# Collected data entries

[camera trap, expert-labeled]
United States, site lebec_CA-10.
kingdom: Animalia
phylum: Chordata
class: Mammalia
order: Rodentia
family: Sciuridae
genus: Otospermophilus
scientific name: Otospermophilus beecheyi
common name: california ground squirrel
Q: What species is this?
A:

# PROBLEM REQUIREMENTS
Output all entries exactly as given above.

# WRITTEN ANSWER
[camera trap, expert-labeled]
United States, site lebec_CA-10.
kingdom: Animalia
phylum: Chordata
class: Mammalia
order: Rodentia
family: Sciuridae
genus: Otospermophilus
scientific name: Otospermophilus beecheyi
common name: california ground squirrel
Q: What species is this?
A:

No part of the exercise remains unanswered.